I'm currently stuck at 1233 after 250 generations. The last improvement was at gen 183. Walking gets part way down the first downslope, then falls. The current champions are far better than any of their mutations, so a local maximum has been reached. This is the fate of most evolutionary AI.
Once on the downslope, the controller for flat ground won't work, so now it has to jump to something substantially more complex to progress. Making such jumps was an unsolved problem with genetic algorithms 20 years ago, and I commented back then that whoever solved it would win a Nobel Prize. Still waiting.
I suspect that a solution lies in work on neural nets where one net is trained, then a second, smaller, net is trained to match the first. This is a form of "abstraction". Somewhere in that space is something very important to AI.
Just to see if any further improvement was possible, I left this running for over 18,000 generations. 98% of the improvement had happened by gen 183. The last minor improvement was at gen 7313. There's no sign of a controller evolving that can handle non-flat terrain.
I used to work on legged locomotion. Once you get off the flat, traction control ("anti-slip") starts to dominate the problem. It looks like this simulation isn't going to evolve anti-slip control.
What you describe is called local optima and it's well studied. There is no magic way around it, you just need to put resources into exploring a larger area. Methods include selecting really diverse solutions rather than just the best one, restarting the simulation with a new random population, or sometimes throwing away the best solution and letting it wander around randomly longer before converging.
>I suspect that a solution lies in work on neural nets where one net is trained, then a second, smaller, net is trained to match the first. This is a form of "abstraction". Somewhere in that space is something very important to AI.
Neural nets have a lot of desirable properties for this kind of stuff. Mainly that they can be trained with reinforcement learning. Instead of randomly testing which solutions work better, you have them try to predict how good each action is.
From my experience, restarts are as important as mutation and recombination. The most efficient algorithm I've seen so far is a mixture of ES, hillclimbing and restarts. The whole field seems to be pretty stuck IMO, teaching the same inefficient approaches over and over again.
A bit OT, but I remember a very cool Quake2 mod that basically built a neural network so that bots could learn how to play.
The useful part was that you could save the NN to a file, and so you could let Q2 run for hours (mostly I left it at night so it wouldn't prevent me from playing :) ) and the hext day I would save the progress.
After about a week of doing this everynight, the bots evolved from just jumping around in their spawn points without moving, to actually run around the level and shoot the other bots on sight.
They didn't really have a good aim, but sometimes they would land a rocket or a rail. I always wondered how much time would I have to let the bots evolve so that they would become competitive.
Unfortunately after some time I lost my NN files and lost the project page. Some time later I found again the project but it was not updated and the download files were broken.
Wish I had saved the mod :(
Now, honest question: would this kind of approach work for, say, programming a Hello World program? or would the number of variables and possibilities is too big?
It would be interesting to put several of these bots to compete against each other, but in different languages and see which one is "easier" to grasp by the bot.
There are branches of evolutionary computation that aim to evolve programs. The best known examples are Genetic Programming (GP) and Evolutionary Programming (EP). GP is by far the most popular today, and involves evolving source code, generally in Lisp-like languages where programmatically manipulating source code is a bit easier, but there are also GP approaches that use stack-based languages like Forth or Factor. I'm not aware of anyone trying to evolve code in languages like C++ or Java, but I suppose someone out there has probably experimented with it.
EP is about evolving finite state machines, and from there, you could presumably infer a program in the conventional way, although it might not be particularly nice for humans to read. Neither are the programs learned by GP though, for that matter.
I once experimented with small math calculation programs and found if I added a heuristic for selecting programs with less length, given equal correctness, the former is preferred. This helped evolve shorter more readable programs.

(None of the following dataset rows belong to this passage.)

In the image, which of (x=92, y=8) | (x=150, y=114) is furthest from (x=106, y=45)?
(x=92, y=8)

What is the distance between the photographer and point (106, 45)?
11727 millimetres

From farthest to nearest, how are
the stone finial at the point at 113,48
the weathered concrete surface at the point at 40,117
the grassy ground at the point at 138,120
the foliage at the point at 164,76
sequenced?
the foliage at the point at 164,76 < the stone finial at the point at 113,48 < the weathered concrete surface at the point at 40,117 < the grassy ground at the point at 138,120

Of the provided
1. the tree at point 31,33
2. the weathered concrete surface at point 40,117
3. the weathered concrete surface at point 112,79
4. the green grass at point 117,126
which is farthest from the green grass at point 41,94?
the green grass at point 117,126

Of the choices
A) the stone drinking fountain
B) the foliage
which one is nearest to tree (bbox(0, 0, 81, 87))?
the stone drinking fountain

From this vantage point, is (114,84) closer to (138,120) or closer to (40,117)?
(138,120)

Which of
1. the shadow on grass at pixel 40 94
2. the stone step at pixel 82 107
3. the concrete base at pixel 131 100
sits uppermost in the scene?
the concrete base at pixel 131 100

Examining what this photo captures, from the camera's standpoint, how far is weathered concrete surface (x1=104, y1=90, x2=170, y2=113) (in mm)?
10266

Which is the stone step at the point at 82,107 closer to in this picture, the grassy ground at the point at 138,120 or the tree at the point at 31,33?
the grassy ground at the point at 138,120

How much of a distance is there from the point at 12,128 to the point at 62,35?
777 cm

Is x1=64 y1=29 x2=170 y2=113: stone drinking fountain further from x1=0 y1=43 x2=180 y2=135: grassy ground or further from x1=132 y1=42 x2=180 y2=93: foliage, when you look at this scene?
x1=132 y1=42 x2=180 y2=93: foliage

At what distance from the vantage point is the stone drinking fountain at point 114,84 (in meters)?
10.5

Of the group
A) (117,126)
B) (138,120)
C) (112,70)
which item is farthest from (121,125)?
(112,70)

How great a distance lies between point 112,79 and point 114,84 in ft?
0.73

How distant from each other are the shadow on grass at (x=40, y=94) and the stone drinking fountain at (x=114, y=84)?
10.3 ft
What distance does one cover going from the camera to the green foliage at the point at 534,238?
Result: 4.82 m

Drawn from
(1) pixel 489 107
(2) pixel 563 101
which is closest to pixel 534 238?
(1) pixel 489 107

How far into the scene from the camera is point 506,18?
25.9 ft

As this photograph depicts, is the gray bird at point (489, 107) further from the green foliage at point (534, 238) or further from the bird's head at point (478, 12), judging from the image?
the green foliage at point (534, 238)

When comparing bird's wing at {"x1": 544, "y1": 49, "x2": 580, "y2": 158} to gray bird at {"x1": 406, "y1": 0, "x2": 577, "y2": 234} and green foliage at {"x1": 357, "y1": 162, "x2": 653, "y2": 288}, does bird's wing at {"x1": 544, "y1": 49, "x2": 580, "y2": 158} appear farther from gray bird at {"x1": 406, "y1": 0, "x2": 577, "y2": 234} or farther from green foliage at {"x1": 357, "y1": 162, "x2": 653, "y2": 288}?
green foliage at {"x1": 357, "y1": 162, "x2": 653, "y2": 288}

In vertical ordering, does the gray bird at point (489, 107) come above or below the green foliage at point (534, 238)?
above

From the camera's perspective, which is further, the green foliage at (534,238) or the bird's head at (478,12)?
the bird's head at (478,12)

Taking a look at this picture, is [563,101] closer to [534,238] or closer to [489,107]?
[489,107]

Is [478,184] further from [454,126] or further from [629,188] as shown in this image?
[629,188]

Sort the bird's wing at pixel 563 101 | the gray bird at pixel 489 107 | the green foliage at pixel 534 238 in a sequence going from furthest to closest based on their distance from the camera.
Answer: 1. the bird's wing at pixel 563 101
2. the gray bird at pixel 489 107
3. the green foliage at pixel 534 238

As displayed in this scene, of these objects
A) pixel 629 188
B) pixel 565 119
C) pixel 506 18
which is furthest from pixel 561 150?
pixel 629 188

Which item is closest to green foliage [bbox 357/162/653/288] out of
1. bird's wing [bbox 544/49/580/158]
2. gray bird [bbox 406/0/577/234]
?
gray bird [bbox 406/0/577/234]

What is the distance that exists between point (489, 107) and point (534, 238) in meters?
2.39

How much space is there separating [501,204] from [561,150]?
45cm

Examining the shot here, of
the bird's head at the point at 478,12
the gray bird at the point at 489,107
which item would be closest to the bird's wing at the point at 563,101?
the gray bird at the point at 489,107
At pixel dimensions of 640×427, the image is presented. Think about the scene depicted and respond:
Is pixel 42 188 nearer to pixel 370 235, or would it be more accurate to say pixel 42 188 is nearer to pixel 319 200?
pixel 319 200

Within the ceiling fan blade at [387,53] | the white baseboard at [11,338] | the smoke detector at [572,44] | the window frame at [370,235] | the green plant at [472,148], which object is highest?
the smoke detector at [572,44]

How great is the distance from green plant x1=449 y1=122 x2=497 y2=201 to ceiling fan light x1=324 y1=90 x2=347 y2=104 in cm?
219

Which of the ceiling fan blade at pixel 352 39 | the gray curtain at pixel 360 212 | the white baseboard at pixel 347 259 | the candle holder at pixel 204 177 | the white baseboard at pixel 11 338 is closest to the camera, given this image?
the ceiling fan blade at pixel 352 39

I Was thinking for example, how hard would it be to let an algorithm pick a random number of valid tokens from a language (say java) and the suyccess metric be something like, the amount (or score) of errors that the compiler returns.
Presumably I would expect to see the first few iterations produce nonsense, but maybe after a while, a bot is able to correctly write a variable assignment.
The first obvious problem I see comes from the fact that we know we can have a completely valid piece of code after gibberish and the compiler won't notice the difference.
But what about if there's a compiler able to "score" the "correctness" of the program? that would solve that issue and in theory be able to "learn" how to program, albeit slowly and like you say, most likely not human readable.
Number of syntax errors is extremely weakly predictive of program correctness, and figuring out correctness of arbitrary source code is extremely difficult.
This is why the bread-and-butter of GP is in symbolic regression. Rather than deal with programs that do literally anything, we focus on evolving mathematical expressions. Given a set of data points, can you find a regression equation of some variables that minimize the error on the training data? There are no syntax errors to worry about, no early termination, no control flow, just a small fixed set of arithmetic operators, numbers, and variables. And by keeping the domain in numeric functions, you get a free error metric that is generally sensible.
There is talk in the field about the future -- can you evolve a web browser, for instance -- but this is very futuristic at the moment at least.
But then, I remember doing some work on college about Gödel number (https://en.wikipedia.org/wiki/G%C3%B6del_numbering). Would it be possible for example, to use this as a form of encoding instructions?
Maybe if arbitrary programs are too broad of scope, how about specifically getting only one instruction correct? e.g. to evolve the correct print(message) syntax. Do you have any references to this? it's a fascinating subject!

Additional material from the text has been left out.